Катерина настороженно косится в мою сторону. Пристальный взгляд Анастази, этой Горгоны, пугает её.
Она не привыкла вести столь длительные разговоры в присутствии стольких слушателей. А затянувшийся монолог тем более был ей в тягость. Но я подбадриваю её кивком.
Если уж она пожелала участвовать в столь непростом предприятии, придется преодолеть робость. Катерина набирает побольше воздуха.
— В тот же день, когда эта добрая женщина Наннет обнаружила исчезновение девочки, на перекрестке улиц Сен-Дени и Дарнатель произошло довольно шумное происшествие. Экипаж господина де Буржа, городского старшины, налетел на подводу с пустыми бочками. А за мгновение до этого какой-то военный в форме швейцарской гвардии сшиб прилавок горшечника. Место это довольно оживлённое, свидетелей было много, сбежались любопытные. Цветочница, что торгует на углу ландышами и фиалками, утверждает, что всему виной была маленькая девочка, которая пыталась перебежать улицу Дарнатель. Она едва не попала под копыта лошади того военного. Цветочница сказала, что девочка спаслась чудом. Вернее, её спас мальчик.
— Мальчик? – резко переспрашивает Анастази – Что за мальчик?
Катерина почти испуганно ёжится. Голос Анастази звучит будто карканье ворона над трупом.
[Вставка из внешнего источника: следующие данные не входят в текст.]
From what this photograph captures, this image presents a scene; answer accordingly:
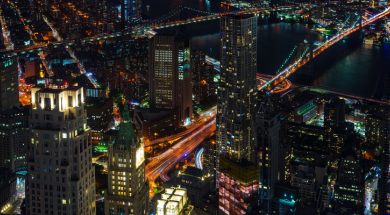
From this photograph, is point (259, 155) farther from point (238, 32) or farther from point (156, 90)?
point (156, 90)

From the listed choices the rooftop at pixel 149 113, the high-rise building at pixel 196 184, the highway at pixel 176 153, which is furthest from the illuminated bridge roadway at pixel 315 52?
the high-rise building at pixel 196 184

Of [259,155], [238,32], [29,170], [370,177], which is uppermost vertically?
[238,32]

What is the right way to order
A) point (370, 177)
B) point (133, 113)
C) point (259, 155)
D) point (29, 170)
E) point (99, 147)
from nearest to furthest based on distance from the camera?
point (29, 170) < point (259, 155) < point (370, 177) < point (99, 147) < point (133, 113)

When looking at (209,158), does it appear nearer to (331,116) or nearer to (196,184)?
(196,184)

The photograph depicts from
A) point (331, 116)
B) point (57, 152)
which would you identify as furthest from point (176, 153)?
point (57, 152)

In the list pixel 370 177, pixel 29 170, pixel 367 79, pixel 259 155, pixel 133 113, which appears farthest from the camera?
pixel 367 79

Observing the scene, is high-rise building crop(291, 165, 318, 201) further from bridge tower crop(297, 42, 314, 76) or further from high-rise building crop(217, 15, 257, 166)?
bridge tower crop(297, 42, 314, 76)

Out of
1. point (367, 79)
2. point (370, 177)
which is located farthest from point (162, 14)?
point (370, 177)

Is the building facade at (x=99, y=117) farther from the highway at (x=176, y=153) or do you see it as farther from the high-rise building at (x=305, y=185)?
the high-rise building at (x=305, y=185)
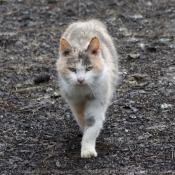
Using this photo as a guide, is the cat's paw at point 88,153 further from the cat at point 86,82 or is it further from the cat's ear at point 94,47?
the cat's ear at point 94,47

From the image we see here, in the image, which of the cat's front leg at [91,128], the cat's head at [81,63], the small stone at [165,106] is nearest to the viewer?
the cat's head at [81,63]

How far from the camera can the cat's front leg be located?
20.7ft

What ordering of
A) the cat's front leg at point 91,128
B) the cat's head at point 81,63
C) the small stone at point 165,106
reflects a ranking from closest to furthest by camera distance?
the cat's head at point 81,63, the cat's front leg at point 91,128, the small stone at point 165,106

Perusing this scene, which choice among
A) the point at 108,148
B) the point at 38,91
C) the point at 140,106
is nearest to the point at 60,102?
the point at 38,91

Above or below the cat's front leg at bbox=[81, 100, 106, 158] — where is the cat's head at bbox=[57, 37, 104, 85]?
above

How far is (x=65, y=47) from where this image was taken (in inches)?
251

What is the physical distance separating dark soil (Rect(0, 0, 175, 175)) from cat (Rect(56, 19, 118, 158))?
10.7 inches

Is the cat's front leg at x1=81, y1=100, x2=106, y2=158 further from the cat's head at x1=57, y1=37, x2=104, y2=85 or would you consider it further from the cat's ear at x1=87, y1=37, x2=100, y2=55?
the cat's ear at x1=87, y1=37, x2=100, y2=55

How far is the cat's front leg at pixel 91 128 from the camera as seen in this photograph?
248 inches

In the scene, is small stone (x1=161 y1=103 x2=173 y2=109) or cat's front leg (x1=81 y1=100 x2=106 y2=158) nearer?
cat's front leg (x1=81 y1=100 x2=106 y2=158)

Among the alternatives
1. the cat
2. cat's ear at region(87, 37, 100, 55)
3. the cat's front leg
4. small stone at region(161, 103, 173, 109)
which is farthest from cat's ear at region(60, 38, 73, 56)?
small stone at region(161, 103, 173, 109)

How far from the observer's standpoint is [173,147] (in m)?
6.41

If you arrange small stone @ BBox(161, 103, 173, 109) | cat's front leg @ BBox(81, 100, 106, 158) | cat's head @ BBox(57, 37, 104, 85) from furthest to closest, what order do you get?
small stone @ BBox(161, 103, 173, 109), cat's front leg @ BBox(81, 100, 106, 158), cat's head @ BBox(57, 37, 104, 85)

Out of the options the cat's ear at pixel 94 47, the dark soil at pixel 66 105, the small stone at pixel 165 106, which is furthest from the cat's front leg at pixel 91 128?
the small stone at pixel 165 106
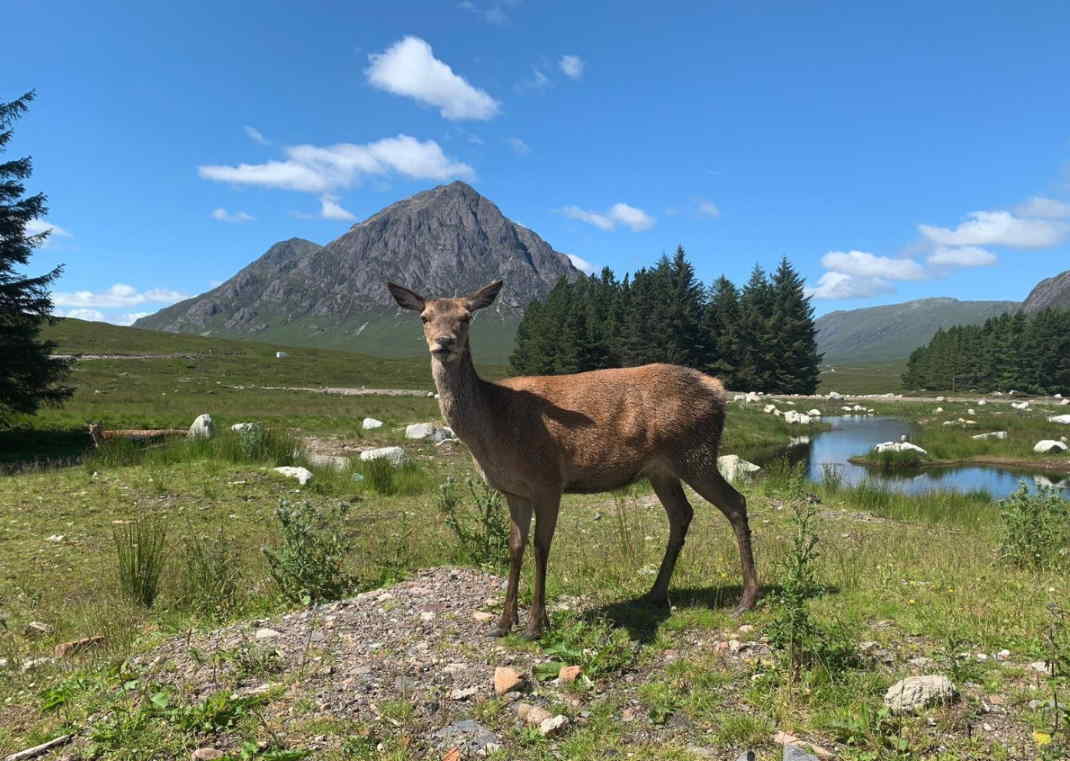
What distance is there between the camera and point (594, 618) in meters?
6.30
Я сама переживаю невольную дрожь. Но мне её мрачная резкость уже привычна. Я еще в Конфлане достаточно насладилась звучанием её голоса. Вновь подбадриваю Катерину, кладу ей руку на плечо.
— Его видели трое. Это цветочница, пожилая дама, сидевшая по причине немощи у окна, и служанка живущего по соседству рантье. По их словам, это мальчик лет десяти, светловолосый, большеглазый, с лицом узким и бледным, в грязных разбитых сабо, в ветхой курточке с чужого плеча. На локтях заплатки. По виду один из тех уличных мальчишек, которые шныряют повсюду в поисках съестного или чужого кошелька. Этот мальчишка подбежал к девочке и буквально выхватил её из-под копыт, успел даже свистнуть, да так громко, что лошадь встала на дыбы, метнулась в сторону и сшибла прилавок с горшками. Грохоту было! А тут как раз карета с этим господином… старшиной. Кучеру пришлось натянуть вожжи, он попытался свернуть в сторону, потому что рухнувший прилавок перегородил улицу. Но тут ему навстречу выехал бочар со своим товаром. Лошади сцепились сбруей. С повозки покатились бочки… Кучер стал бранить бочара, бочар – проклинать кучера. О девочке, конечно, все забыли. А дальше… Не знаю, больше её никто не видел.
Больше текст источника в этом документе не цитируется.